───── GIVEN RECORDS ─────

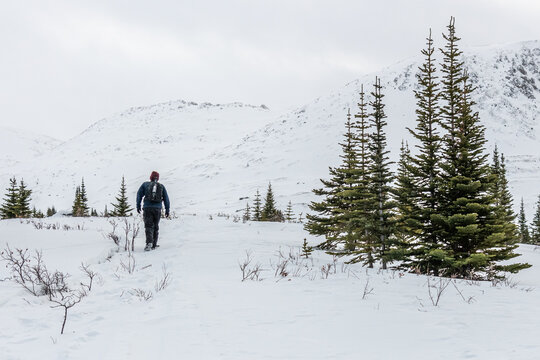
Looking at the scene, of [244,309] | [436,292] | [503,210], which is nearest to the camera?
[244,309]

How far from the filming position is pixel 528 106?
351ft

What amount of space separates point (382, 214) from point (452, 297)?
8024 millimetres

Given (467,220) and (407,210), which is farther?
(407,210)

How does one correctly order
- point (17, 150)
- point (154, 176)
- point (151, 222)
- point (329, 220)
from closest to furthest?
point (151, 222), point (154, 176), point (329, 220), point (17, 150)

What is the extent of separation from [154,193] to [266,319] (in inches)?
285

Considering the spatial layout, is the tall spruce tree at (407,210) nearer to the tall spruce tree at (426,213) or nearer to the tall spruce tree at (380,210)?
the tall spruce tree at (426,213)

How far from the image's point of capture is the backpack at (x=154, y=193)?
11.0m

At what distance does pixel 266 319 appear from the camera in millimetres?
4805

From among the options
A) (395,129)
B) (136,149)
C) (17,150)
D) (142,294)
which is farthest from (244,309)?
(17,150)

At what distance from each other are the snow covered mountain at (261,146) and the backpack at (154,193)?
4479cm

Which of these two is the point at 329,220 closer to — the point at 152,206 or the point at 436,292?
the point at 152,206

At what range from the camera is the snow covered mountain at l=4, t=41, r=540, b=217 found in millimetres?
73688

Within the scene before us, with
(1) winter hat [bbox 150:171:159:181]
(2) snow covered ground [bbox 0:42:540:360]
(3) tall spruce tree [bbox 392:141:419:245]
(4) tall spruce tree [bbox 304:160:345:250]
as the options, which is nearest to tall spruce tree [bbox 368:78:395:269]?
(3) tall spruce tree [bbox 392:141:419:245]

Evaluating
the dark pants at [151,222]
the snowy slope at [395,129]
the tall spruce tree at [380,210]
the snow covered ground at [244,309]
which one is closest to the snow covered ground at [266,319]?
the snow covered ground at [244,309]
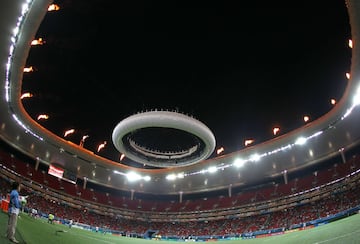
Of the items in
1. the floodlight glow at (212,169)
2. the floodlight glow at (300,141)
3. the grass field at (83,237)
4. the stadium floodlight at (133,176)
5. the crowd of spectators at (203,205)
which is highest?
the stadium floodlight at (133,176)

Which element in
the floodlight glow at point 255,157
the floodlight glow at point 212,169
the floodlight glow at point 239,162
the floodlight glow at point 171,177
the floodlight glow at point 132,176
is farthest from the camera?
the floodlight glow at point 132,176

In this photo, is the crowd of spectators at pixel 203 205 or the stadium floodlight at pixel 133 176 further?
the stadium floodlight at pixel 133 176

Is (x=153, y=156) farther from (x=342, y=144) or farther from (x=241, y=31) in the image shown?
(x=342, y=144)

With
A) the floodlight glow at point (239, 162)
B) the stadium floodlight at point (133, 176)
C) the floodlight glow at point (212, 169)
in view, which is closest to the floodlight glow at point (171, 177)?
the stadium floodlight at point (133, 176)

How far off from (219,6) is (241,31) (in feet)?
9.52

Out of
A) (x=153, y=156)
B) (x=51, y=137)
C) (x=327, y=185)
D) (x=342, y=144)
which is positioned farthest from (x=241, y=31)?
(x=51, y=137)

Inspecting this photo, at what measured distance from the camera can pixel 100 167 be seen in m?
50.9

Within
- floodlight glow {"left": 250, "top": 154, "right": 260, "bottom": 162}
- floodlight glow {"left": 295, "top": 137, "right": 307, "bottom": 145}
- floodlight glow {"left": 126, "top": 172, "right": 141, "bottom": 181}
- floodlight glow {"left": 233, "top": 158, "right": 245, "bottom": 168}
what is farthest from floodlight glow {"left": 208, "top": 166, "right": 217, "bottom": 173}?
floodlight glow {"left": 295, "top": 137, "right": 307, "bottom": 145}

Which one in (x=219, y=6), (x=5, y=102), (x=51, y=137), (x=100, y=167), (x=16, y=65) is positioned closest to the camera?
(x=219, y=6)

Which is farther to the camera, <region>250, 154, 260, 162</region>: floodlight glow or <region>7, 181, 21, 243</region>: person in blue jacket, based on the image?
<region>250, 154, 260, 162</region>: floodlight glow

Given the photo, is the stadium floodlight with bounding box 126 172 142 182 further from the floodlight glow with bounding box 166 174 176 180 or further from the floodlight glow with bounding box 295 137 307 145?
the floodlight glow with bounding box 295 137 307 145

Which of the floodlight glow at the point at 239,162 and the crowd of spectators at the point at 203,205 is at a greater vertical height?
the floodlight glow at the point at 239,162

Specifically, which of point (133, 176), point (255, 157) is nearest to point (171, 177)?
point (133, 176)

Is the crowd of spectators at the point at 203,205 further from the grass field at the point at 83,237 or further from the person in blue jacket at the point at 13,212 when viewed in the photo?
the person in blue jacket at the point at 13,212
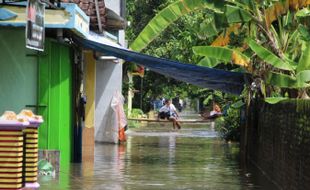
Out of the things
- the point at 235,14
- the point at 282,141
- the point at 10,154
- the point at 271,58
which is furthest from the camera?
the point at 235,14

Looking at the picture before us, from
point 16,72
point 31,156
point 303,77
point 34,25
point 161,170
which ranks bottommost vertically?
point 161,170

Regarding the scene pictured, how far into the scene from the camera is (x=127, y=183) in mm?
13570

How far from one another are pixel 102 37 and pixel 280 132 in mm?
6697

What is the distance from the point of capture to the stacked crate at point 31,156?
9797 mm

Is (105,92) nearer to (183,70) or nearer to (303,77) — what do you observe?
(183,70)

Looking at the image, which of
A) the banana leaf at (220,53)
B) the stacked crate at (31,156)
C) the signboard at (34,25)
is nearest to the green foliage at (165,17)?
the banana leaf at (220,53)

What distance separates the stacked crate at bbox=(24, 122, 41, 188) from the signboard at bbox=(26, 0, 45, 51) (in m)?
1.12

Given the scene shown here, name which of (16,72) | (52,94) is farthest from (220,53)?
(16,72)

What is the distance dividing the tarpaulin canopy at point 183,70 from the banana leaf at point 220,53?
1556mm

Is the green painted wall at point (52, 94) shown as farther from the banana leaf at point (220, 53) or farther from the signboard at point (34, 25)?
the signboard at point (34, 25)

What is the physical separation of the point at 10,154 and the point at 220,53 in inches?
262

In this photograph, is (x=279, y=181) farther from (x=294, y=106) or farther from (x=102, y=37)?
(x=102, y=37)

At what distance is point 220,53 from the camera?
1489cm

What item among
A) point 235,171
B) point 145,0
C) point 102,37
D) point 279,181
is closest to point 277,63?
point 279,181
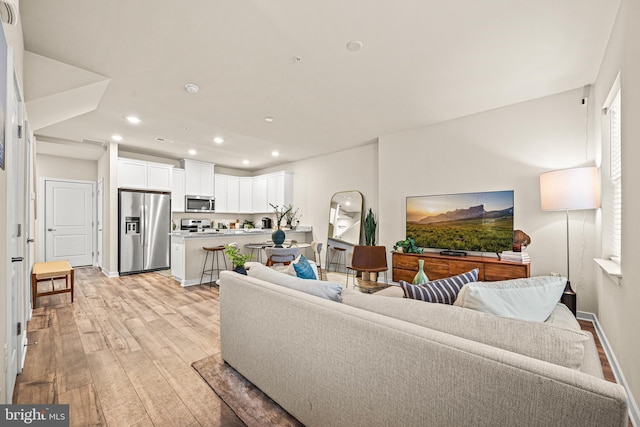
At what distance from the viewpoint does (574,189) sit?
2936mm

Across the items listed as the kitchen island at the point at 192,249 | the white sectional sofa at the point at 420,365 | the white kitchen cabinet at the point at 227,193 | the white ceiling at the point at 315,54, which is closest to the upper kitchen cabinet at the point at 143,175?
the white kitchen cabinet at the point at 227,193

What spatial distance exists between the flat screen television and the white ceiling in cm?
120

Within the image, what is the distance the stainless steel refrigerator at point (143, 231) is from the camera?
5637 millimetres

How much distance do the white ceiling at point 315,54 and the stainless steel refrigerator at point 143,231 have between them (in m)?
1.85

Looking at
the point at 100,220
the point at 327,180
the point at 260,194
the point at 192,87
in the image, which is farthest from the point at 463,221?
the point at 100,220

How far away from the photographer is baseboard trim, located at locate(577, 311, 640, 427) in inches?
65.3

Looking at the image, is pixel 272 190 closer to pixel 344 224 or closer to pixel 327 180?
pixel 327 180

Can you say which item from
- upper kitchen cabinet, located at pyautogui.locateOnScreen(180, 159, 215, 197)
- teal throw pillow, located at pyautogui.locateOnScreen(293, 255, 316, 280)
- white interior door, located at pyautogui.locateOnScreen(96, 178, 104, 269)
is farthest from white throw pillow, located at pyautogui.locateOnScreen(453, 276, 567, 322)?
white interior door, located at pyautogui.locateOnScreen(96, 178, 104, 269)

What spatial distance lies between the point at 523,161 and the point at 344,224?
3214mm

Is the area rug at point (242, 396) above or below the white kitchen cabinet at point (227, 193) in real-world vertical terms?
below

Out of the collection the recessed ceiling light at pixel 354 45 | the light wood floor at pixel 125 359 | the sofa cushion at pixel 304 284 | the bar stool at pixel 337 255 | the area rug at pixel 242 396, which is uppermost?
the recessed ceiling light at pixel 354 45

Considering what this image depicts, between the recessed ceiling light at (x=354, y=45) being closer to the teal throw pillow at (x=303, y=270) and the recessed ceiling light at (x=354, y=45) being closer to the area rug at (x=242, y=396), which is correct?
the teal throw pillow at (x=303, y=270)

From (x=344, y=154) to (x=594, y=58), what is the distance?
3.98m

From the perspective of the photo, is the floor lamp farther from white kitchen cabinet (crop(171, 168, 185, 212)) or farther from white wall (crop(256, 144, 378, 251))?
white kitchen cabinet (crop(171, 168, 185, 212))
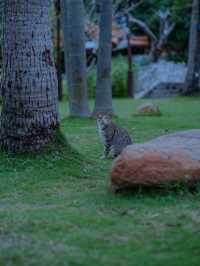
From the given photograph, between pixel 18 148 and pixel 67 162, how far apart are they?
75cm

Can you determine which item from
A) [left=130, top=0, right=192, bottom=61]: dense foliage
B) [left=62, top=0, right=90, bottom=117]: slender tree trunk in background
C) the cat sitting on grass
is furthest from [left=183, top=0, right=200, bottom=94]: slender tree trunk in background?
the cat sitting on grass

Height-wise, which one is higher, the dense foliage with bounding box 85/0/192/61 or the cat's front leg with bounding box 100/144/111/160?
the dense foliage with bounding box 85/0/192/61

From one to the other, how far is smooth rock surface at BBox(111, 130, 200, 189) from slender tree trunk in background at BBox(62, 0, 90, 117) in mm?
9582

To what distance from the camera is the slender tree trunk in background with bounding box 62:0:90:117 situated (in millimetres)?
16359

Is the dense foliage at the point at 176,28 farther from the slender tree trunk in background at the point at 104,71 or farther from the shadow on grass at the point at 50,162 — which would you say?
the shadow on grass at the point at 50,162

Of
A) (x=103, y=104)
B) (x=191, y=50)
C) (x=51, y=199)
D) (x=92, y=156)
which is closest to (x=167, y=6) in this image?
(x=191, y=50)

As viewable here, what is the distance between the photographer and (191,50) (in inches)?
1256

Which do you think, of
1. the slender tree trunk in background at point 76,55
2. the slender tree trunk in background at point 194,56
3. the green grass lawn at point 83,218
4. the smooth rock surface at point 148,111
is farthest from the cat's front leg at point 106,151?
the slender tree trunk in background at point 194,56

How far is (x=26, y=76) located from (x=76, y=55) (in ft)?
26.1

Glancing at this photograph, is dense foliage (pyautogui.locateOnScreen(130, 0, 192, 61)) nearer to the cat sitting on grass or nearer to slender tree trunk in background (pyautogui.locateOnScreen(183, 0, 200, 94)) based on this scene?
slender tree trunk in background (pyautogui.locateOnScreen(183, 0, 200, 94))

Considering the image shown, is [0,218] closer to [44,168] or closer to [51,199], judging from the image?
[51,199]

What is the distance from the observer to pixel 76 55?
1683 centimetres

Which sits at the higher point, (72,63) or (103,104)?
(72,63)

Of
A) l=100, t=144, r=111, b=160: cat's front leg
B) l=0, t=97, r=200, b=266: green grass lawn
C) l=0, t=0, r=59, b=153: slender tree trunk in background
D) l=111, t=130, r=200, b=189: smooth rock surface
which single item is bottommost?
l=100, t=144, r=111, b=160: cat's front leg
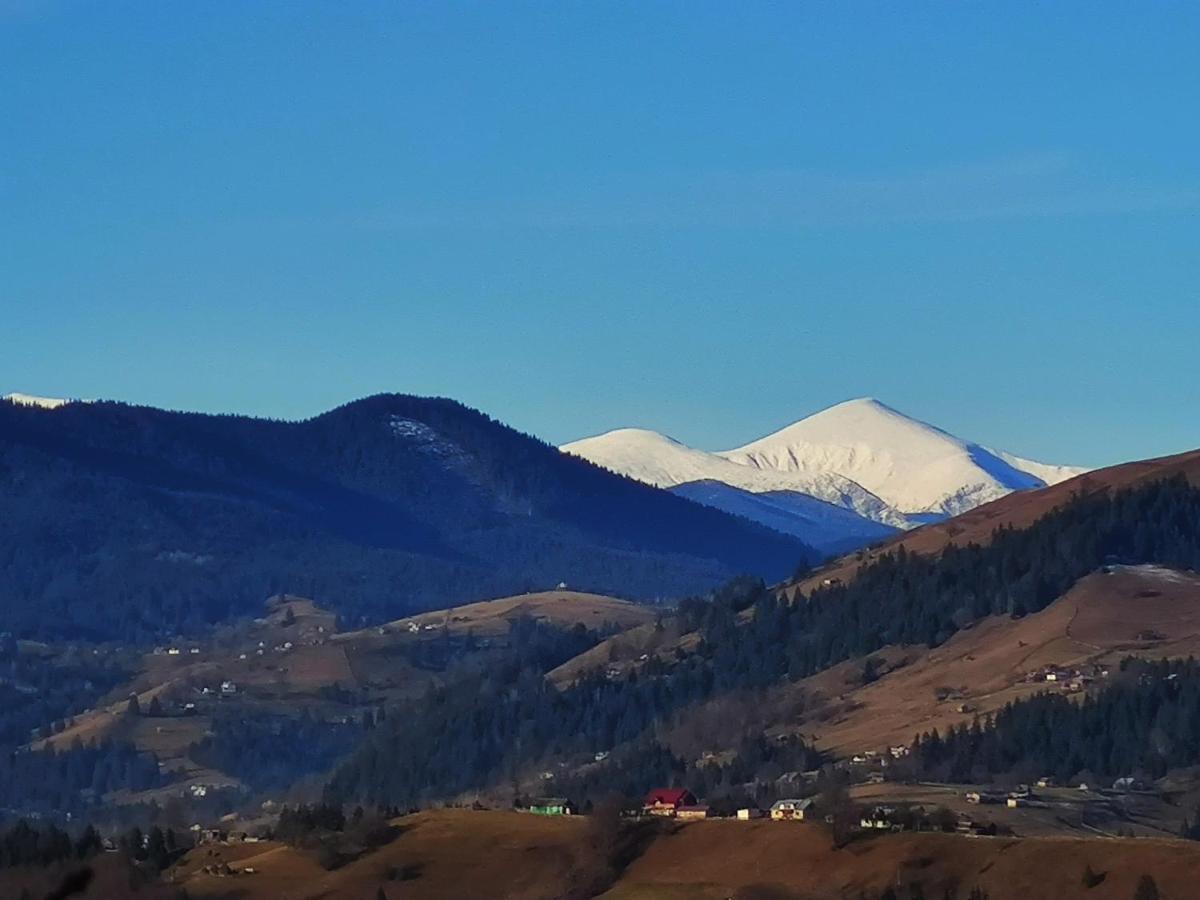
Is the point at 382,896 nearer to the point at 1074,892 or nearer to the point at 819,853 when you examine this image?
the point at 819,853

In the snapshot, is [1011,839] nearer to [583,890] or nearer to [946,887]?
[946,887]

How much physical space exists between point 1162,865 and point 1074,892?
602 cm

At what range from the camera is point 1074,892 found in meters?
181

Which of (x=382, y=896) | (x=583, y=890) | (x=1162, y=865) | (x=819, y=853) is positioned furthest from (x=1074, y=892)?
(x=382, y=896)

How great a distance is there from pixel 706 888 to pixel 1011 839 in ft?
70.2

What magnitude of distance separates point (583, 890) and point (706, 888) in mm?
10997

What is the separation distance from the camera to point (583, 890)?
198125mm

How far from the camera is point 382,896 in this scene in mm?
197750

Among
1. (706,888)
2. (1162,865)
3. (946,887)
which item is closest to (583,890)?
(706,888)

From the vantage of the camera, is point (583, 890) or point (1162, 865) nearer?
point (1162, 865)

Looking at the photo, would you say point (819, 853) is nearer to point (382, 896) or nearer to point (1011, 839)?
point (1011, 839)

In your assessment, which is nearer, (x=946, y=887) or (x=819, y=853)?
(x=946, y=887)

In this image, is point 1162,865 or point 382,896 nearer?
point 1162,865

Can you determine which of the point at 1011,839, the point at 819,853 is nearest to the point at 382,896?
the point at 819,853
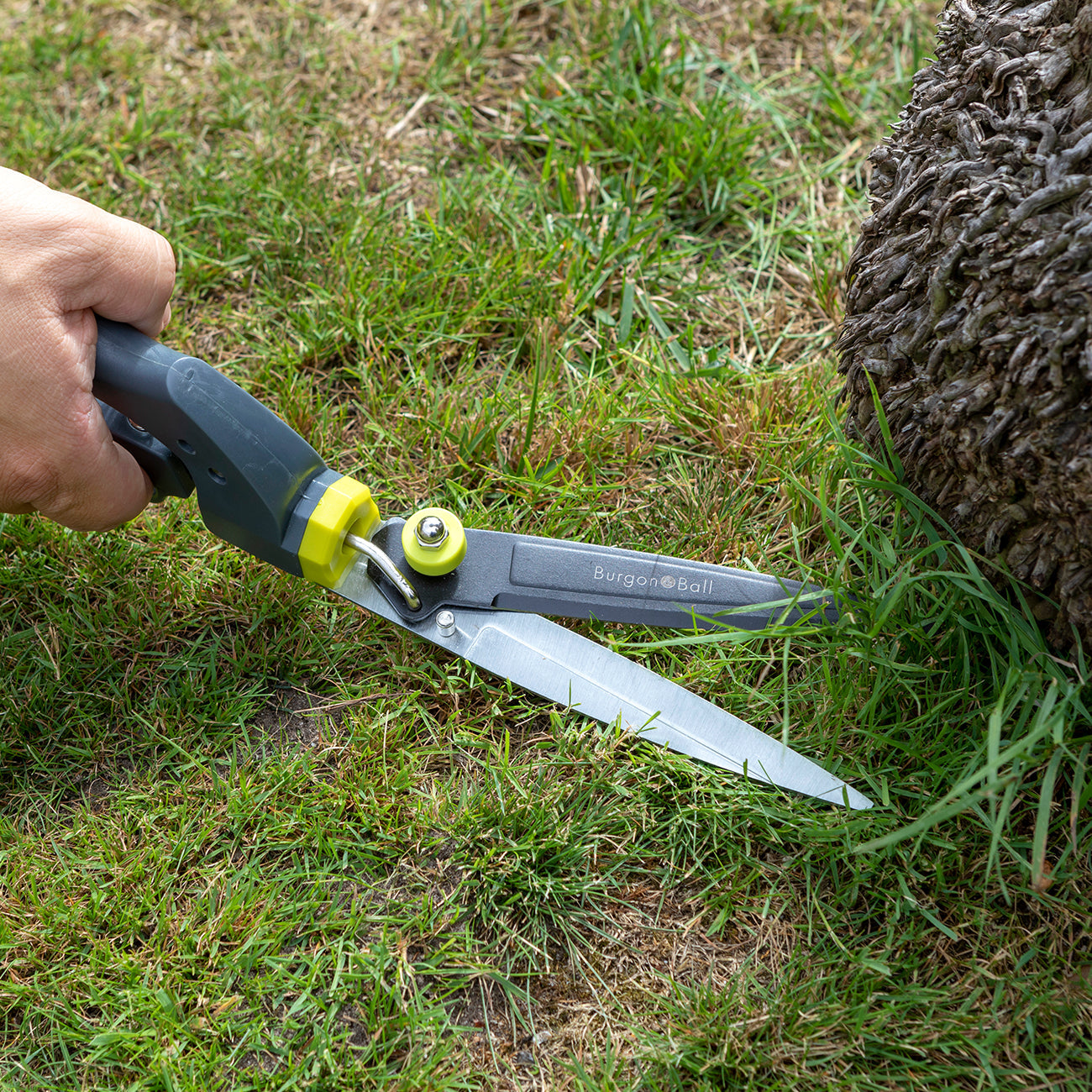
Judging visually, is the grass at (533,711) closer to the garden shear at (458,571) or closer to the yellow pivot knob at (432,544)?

─────

* _TASK DETAILS_
Reproduce verbatim the part of the entries that opens at their very start and closes with the line containing "8024 millimetres", with both ends included. Leave the pictures out of your answer.

* _RESPONSE_
Looking at the scene, of [244,309] | [436,292] | [503,210], which is nearest to the camera?
[244,309]

How far from the filming position is pixel 528 106?
351ft

What amount of space separates point (382, 214) from point (452, 297)?
8024 millimetres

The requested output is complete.